Pembuatan Primer Spesifik Gen Cytochrome B untuk Deteksi Pemanfaatan Ikan Hiu Dilindungi dengan Metode qPCR
Abstract
Ikan hiu banyak dimanfaatkan bagian tubuhnya membuat permintaan pasar ikan hiu meningkat, sehingga ikan hiu mengalami peningkatan volume penangkapan beberapa tahun terakhir. Spesies hiu sendiri yang masuk daftar hiu dilindungi di Indonesia ada delapan dan spesies Rhynchobatus australiae tergolong dalam kategori CITES Appendix II. Autentikasi produk perikanan menggunakan analisis DNA perlu dilakukan dalam menjaga ketersediaan populasi hiu. Penelitian ini bertujuan membuat primer spesifik DNA barcoding secara in silico untuk delapan hiu yang dilindungi di Indonesia dan satu spesies Rhynchobatus australiae marka cyt b dengan metode qPCR serta optimasi kondisi qPCR untuk autentikasi. Penelitian dilakukan dengan preparasi sampel, merancang desain primer spesifik, isolasi DNA sampel, pengujian kualitas dan kuantitas DNA, amplifikasi DNA, dan analisis real-time PCR. Pasangan primer spesifik marka cyt b delapan ikan hiu yang dilindungi di Indonesia dan satu spesies dalam CITES Appendix II berhasil dibuat.
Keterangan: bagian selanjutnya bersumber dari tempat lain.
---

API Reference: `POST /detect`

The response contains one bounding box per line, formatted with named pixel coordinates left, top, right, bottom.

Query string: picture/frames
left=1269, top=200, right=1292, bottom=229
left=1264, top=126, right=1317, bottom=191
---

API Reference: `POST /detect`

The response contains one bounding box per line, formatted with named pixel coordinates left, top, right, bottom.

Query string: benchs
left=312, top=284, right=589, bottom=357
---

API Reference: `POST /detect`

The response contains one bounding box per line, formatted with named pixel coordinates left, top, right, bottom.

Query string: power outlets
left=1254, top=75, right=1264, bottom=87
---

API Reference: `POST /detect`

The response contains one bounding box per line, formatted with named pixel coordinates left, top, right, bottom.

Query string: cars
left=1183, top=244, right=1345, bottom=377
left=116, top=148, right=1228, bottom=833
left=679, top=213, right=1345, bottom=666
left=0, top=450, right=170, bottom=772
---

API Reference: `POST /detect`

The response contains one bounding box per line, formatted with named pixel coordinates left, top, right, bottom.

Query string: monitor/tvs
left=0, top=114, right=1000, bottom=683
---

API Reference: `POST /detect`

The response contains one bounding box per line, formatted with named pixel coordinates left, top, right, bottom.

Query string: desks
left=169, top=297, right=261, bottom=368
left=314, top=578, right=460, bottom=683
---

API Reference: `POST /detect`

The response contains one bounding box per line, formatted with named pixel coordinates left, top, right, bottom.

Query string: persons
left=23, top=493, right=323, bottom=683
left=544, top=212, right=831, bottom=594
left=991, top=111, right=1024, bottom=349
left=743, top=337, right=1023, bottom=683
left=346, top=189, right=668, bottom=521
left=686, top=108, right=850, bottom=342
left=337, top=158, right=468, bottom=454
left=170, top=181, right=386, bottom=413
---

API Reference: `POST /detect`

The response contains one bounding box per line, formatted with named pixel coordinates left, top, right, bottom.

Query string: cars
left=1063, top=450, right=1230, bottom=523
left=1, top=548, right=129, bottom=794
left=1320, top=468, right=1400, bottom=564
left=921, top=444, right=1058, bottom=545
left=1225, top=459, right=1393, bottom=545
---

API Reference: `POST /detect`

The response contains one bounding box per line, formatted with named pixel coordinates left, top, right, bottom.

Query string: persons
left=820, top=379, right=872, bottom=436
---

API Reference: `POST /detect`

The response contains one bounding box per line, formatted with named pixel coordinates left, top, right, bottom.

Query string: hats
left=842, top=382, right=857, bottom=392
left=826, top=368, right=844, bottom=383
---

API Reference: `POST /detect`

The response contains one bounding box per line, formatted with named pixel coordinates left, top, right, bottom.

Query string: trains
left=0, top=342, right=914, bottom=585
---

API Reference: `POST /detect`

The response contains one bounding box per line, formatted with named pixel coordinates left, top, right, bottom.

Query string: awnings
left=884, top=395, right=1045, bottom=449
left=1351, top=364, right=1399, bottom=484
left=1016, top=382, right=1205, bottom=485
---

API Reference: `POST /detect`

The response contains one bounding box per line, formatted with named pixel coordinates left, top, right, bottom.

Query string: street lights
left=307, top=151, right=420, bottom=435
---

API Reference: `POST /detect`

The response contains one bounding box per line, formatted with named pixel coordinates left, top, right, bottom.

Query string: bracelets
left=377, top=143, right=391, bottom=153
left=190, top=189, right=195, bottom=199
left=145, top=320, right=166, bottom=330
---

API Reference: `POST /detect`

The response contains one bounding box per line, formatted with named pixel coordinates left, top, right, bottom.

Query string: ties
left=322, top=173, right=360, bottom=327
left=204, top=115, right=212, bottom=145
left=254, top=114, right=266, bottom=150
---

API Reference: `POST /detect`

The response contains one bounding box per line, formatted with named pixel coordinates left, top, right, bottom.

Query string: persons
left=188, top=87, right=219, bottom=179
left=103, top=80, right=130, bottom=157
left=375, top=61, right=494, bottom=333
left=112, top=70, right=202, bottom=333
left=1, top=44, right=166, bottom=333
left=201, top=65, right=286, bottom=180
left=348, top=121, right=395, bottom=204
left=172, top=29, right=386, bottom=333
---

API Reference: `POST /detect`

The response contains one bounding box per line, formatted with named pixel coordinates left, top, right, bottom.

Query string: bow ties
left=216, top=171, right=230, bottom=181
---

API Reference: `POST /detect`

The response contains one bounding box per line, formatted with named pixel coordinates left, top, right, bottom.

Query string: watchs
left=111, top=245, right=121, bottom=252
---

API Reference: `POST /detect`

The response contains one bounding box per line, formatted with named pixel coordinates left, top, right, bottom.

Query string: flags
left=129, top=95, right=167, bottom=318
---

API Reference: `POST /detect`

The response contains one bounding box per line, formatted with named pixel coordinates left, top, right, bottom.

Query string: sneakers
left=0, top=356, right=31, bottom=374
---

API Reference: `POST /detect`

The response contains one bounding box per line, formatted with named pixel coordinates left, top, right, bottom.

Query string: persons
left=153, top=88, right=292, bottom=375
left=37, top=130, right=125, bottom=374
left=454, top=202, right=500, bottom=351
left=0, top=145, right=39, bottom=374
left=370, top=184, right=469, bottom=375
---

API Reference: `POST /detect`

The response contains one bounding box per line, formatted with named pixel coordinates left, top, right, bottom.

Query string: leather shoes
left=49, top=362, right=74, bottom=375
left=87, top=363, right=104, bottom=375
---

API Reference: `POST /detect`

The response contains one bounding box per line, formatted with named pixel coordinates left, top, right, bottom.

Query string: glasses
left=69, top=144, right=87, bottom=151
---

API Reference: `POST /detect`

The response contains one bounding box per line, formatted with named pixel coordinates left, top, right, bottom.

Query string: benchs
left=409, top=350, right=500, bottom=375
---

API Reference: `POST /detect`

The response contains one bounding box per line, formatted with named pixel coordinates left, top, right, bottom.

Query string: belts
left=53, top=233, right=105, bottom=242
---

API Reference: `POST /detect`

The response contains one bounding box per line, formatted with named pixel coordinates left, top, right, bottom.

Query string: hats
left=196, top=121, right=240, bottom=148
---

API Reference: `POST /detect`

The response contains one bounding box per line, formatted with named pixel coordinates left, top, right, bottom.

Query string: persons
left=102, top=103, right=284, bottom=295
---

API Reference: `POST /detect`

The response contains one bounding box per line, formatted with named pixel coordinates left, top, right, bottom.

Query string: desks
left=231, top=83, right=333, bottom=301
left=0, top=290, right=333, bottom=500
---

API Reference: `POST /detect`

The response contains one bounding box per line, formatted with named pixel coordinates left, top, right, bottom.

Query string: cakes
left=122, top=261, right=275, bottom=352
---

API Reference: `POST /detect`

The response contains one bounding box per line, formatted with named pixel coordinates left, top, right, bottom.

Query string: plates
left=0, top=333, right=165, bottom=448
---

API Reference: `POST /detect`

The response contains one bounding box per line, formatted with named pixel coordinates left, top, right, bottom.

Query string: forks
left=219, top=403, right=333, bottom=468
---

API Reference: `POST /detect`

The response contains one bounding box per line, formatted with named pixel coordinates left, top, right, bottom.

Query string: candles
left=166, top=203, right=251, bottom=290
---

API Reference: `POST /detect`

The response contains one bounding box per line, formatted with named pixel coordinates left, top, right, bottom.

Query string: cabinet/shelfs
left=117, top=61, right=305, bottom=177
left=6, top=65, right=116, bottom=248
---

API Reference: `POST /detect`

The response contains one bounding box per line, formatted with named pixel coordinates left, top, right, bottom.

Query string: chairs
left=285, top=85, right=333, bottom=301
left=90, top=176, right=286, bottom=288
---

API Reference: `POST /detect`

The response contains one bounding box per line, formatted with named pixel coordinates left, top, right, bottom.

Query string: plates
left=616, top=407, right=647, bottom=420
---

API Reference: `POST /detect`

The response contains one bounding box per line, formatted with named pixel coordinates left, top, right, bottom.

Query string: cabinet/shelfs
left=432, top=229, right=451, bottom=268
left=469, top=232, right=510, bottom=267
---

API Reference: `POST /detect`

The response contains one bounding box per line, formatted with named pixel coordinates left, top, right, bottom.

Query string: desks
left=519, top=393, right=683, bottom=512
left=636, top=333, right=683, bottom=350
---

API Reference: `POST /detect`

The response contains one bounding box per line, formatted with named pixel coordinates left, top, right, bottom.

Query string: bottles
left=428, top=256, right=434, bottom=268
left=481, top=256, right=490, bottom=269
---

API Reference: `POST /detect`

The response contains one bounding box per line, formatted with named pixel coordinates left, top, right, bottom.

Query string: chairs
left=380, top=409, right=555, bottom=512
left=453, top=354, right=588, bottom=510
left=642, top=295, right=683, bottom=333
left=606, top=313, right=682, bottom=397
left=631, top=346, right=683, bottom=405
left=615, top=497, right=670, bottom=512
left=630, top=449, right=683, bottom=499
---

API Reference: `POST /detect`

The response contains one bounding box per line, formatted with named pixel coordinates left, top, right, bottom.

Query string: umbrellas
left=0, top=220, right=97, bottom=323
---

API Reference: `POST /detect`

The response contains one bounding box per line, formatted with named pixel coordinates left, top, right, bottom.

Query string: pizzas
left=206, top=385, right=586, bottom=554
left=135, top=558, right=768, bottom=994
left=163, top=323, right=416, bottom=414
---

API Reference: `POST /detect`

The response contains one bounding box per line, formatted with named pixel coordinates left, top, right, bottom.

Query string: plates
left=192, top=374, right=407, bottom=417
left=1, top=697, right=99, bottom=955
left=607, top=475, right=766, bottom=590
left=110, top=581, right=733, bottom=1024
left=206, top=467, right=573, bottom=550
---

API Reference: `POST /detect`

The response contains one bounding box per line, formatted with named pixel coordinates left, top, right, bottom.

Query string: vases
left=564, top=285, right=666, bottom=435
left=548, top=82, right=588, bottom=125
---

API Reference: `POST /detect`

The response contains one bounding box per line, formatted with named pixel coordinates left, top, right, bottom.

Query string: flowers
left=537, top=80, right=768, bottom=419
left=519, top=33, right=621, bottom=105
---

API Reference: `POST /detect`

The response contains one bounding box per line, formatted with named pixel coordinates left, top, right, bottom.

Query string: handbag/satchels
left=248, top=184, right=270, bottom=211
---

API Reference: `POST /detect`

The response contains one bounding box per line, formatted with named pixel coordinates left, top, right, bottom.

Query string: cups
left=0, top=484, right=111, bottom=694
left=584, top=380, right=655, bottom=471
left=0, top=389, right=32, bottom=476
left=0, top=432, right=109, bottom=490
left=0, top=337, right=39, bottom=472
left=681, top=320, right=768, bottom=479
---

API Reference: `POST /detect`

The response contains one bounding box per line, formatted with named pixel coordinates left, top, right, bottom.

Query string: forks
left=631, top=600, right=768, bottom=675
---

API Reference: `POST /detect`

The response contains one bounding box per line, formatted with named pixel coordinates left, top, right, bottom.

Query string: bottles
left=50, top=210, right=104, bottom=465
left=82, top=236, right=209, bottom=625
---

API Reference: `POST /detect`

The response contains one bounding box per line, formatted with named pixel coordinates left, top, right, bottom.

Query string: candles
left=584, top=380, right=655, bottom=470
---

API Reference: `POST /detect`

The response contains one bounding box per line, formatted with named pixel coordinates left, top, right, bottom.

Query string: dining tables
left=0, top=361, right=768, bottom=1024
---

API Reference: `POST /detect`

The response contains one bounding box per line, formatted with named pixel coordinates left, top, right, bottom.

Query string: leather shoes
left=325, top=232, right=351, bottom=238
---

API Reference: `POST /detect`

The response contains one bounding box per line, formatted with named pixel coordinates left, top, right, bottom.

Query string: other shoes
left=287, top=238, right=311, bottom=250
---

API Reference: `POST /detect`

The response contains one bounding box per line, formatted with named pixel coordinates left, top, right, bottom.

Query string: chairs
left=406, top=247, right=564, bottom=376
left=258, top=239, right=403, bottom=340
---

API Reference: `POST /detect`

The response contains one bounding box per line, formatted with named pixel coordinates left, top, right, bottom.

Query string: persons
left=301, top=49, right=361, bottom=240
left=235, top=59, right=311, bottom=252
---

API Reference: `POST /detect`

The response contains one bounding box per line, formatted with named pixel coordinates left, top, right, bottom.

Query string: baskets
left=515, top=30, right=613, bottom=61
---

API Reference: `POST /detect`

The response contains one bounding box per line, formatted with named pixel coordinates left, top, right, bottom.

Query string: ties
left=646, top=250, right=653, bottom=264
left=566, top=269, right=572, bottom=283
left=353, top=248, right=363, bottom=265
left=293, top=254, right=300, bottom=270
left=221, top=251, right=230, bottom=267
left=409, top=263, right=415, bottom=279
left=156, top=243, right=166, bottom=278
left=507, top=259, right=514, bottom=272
Kondisi optimum qPCR penggunaan pasangan primer spesifik spesies R. australiae gen cytochrome b pada konsentrasi primer 50 nM dengan nilai Ct sebesar 16. Sharks are widely used for their body parts, making the market demand for sharks increase, so that sharks have increased the volume of fishing in recent years. There are eight shark species that are included in the list of protected sharks in Indonesia and the Rhynchobatus australiae species are included in the CITES Appendix II category. Authentication of fishery products using DNA analysis needs to be done to maintain the availability of shark populations. The study aims to make specific primers for DNA barcoding in silico for eight protected sharks in Indonesia and one species of Rhynchobatus australiae marker cyt b using the qPCR method and optimizing qPCR conditions for authentication. The research was carried out by sample preparation, designing specific primer designs, isolation of sample DNA, testing the quality and quantity of DNA, DNA amplification, and real-time PCR analysis. Specific primer pairs for cyt b markers of eight protected sharks in Indonesia and one species in CITES Appendix II were successfully created. The optimum conditions for qPCR were using a specific primer pair for the R. australiae cytochrome b gene at a primer concentration of 50 nM with a Ct value of 16.